Below is a listing. Set down exactly the lines from the one containing "1 Storage box bottom cushion" through the one containing "3.Put the fake nails on the nail holder", both ends included, and leave out the rest.

§ §

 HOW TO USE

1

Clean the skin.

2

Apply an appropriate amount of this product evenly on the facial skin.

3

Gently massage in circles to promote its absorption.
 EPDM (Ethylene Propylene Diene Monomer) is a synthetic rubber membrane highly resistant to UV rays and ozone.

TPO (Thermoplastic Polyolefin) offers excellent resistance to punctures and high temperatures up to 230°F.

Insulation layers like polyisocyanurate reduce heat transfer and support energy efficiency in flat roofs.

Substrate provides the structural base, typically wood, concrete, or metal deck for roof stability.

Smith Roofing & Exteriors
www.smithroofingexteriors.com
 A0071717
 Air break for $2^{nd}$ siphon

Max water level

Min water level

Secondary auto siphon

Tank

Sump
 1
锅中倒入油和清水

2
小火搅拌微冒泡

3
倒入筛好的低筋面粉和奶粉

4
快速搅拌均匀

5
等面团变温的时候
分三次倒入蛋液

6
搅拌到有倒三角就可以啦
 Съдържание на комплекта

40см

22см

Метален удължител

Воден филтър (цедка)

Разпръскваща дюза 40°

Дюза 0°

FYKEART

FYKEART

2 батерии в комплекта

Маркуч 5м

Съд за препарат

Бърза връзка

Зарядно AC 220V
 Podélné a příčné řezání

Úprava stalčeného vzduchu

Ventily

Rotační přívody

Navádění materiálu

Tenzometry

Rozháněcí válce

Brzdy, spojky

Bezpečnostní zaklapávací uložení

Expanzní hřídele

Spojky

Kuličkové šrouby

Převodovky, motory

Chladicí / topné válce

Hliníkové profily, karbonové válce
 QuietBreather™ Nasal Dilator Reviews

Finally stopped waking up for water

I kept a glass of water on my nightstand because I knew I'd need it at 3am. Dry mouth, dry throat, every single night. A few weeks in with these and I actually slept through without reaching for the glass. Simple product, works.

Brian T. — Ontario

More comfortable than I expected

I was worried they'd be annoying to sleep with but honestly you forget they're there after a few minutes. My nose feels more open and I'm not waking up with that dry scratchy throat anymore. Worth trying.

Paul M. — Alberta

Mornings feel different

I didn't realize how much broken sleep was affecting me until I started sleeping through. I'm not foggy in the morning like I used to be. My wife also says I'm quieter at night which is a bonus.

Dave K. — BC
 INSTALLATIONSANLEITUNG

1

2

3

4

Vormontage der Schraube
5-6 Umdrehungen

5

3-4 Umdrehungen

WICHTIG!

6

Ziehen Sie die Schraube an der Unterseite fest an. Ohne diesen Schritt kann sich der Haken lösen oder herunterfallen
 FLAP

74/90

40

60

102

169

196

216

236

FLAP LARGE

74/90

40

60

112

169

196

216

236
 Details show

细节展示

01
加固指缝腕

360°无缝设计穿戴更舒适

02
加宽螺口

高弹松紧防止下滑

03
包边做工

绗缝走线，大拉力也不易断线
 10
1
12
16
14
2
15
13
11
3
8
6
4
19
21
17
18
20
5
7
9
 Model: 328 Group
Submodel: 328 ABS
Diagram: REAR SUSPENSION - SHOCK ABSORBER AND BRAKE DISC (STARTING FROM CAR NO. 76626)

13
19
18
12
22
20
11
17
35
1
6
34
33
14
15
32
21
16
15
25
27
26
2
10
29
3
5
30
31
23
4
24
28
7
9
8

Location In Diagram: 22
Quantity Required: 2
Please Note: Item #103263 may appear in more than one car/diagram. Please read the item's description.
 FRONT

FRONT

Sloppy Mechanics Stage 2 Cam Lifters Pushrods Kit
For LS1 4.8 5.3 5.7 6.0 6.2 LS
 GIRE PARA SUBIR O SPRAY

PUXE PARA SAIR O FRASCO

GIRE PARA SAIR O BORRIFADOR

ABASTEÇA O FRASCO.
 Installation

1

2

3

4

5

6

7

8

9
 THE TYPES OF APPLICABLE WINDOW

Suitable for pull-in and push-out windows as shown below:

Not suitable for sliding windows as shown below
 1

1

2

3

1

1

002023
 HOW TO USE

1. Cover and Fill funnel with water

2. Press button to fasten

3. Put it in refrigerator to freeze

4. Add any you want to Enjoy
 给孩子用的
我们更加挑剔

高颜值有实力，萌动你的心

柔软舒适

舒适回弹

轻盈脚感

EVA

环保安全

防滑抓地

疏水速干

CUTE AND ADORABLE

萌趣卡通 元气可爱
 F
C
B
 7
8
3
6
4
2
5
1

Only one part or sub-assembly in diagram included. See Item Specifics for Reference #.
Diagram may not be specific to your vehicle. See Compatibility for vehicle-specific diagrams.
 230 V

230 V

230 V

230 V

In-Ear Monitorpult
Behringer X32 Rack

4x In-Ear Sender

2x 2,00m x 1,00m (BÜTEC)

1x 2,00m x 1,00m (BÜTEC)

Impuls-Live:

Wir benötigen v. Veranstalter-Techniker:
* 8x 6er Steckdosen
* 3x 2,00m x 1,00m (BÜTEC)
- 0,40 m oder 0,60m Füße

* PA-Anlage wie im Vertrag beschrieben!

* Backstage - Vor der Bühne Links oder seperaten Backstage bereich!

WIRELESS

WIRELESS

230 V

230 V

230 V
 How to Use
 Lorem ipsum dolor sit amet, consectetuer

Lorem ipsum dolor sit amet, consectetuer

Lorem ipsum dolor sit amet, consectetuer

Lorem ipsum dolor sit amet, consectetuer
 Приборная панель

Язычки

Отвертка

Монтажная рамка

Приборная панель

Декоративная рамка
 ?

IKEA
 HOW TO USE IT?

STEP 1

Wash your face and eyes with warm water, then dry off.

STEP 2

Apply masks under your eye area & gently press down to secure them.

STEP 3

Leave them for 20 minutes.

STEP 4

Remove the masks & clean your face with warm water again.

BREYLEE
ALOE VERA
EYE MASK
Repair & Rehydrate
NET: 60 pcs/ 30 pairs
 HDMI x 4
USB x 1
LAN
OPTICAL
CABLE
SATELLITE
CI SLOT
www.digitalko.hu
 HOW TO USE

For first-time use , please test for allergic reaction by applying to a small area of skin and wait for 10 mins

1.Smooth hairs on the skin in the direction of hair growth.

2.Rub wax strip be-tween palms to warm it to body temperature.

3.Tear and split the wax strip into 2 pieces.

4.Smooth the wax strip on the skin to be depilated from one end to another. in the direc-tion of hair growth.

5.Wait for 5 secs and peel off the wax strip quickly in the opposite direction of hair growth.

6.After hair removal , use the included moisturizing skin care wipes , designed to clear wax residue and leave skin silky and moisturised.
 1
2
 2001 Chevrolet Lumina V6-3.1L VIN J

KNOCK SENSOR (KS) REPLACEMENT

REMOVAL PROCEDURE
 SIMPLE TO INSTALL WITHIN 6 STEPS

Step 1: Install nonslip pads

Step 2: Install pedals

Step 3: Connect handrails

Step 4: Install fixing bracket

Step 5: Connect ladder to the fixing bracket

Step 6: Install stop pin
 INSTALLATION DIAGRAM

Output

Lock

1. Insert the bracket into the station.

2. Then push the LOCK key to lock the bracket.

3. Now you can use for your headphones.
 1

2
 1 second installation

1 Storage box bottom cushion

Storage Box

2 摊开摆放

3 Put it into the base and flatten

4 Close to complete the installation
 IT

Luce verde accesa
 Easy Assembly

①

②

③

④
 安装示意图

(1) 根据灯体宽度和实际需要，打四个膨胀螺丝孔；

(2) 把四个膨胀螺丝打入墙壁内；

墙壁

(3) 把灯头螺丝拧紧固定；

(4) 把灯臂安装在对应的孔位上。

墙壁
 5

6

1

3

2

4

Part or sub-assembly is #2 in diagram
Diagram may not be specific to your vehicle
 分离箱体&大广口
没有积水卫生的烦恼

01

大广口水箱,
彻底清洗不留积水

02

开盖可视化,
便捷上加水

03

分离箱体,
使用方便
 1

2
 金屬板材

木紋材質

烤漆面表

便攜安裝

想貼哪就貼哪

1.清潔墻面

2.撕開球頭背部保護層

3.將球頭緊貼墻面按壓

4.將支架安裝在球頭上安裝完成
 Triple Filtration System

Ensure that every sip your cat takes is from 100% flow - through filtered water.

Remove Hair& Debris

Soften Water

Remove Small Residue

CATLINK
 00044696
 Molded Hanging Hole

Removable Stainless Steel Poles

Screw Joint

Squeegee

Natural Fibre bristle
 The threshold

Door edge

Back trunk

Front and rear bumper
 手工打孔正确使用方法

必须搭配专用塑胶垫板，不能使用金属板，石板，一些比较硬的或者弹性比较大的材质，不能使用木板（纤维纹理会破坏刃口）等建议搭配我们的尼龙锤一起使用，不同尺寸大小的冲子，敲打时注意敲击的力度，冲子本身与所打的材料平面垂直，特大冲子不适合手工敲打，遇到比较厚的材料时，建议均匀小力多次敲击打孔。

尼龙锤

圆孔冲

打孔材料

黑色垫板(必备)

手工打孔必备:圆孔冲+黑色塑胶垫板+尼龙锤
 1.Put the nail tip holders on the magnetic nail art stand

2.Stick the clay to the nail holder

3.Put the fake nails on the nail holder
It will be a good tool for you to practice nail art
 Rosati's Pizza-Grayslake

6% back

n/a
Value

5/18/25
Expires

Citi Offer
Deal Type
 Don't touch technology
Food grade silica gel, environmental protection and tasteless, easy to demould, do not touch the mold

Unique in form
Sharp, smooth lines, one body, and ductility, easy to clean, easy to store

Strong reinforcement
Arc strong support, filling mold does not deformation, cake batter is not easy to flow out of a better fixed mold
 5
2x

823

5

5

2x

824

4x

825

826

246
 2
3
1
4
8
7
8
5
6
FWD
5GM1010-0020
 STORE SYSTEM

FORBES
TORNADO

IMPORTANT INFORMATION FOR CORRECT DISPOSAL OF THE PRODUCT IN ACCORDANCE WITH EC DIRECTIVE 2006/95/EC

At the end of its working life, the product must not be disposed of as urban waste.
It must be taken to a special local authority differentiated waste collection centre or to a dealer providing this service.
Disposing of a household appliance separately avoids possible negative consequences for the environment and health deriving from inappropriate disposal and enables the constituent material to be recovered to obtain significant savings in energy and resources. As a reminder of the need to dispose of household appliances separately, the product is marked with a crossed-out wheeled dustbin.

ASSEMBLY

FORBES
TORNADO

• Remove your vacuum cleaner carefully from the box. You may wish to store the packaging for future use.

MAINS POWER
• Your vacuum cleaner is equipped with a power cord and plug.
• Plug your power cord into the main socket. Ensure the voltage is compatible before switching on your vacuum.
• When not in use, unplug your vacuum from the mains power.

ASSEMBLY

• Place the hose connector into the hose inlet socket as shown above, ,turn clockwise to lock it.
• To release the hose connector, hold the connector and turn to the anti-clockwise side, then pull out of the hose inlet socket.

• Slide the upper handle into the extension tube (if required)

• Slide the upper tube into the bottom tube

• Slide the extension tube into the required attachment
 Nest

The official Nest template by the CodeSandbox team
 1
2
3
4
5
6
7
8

§ §

*Your solution*
1 Storage box bottom cushion

Storage Box

2 摊开摆放

3 Put it into the base and flatten

4 Close to complete the installation
 IT

Luce verde accesa
 Easy Assembly

①

②

③

④
 安装示意图

(1) 根据灯体宽度和实际需要，打四个膨胀螺丝孔；

(2) 把四个膨胀螺丝打入墙壁内；

墙壁

(3) 把灯头螺丝拧紧固定；

(4) 把灯臂安装在对应的孔位上。

墙壁
 5

6

1

3

2

4

Part or sub-assembly is #2 in diagram
Diagram may not be specific to your vehicle
 分离箱体&大广口
没有积水卫生的烦恼

01

大广口水箱,
彻底清洗不留积水

02

开盖可视化,
便捷上加水

03

分离箱体,
使用方便
 1

2
 金屬板材

木紋材質

烤漆面表

便攜安裝

想貼哪就貼哪

1.清潔墻面

2.撕開球頭背部保護層

3.將球頭緊貼墻面按壓

4.將支架安裝在球頭上安裝完成
 Triple Filtration System

Ensure that every sip your cat takes is from 100% flow - through filtered water.

Remove Hair& Debris

Soften Water

Remove Small Residue

CATLINK
 00044696
 Molded Hanging Hole

Removable Stainless Steel Poles

Screw Joint

Squeegee

Natural Fibre bristle
 The threshold

Door edge

Back trunk

Front and rear bumper
 手工打孔正确使用方法

必须搭配专用塑胶垫板，不能使用金属板，石板，一些比较硬的或者弹性比较大的材质，不能使用木板（纤维纹理会破坏刃口）等建议搭配我们的尼龙锤一起使用，不同尺寸大小的冲子，敲打时注意敲击的力度，冲子本身与所打的材料平面垂直，特大冲子不适合手工敲打，遇到比较厚的材料时，建议均匀小力多次敲击打孔。

尼龙锤

圆孔冲

打孔材料

黑色垫板(必备)

手工打孔必备:圆孔冲+黑色塑胶垫板+尼龙锤
 1.Put the nail tip holders on the magnetic nail art stand

2.Stick the clay to the nail holder

3.Put the fake nails on the nail holder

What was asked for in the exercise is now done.